JESI - Misura straordinaria dell'Amministrazione comunale per contenere le bollette 2026. Gli rincari medi si fermano al 3,1% per le famiglie e al 4,8% per le imprese. I fondi usati per i crediti inesigibili

Il Comune di Jesi stanzia oltre 70 mila euro di risorse proprie dal bilancio comunale per alleggerire gli aumenti della Tari relativi all’anno 2026.

La misura, inedita per l’ente di piazza Indipendenza, sarà presentata in Consiglio Comunale in occasione dell’approvazione delle nuove tariffe. L’intervento municipale agirà direttamente sulla quota legata ai crediti di dubbia esigibilità, evitando che questo costo ricada interamente sulla collettività. In base alle stime, il contributo straordinario permetterà di contenere l’aumento medio delle bollette al 3,1% per le utenze domestiche e al 4,8% per le attività produttive.

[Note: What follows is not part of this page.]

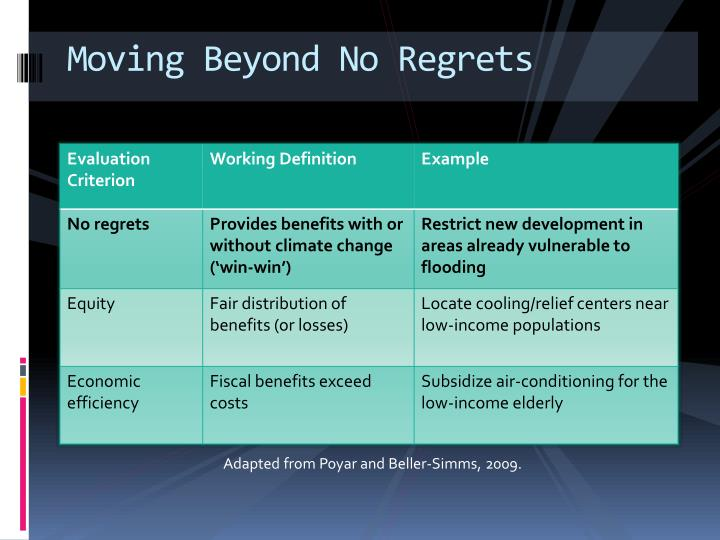 Moving Beyond No Regrets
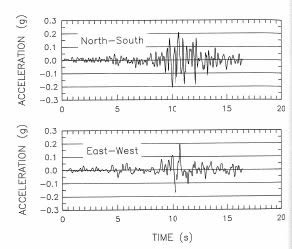 The Two horizontal Components of the Ground Motion Recorded in Ghoukaslan  (Yegain and Ghahraman, 1992).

I rincari del servizio sono stati causati dal rinnovo del contratto collettivo nazionale del personale e dal potenziamento di alcune attività sul territorio: tra queste figurano turni integrativi domenicali e pomeridiani per il controllo delle isole ecologiche, l’acquisto di nuovi cestini e il noleggio di una spazzatrice e di un veicolo dotato di idropulitrice per la pulizia del centro storico e dei quartieri.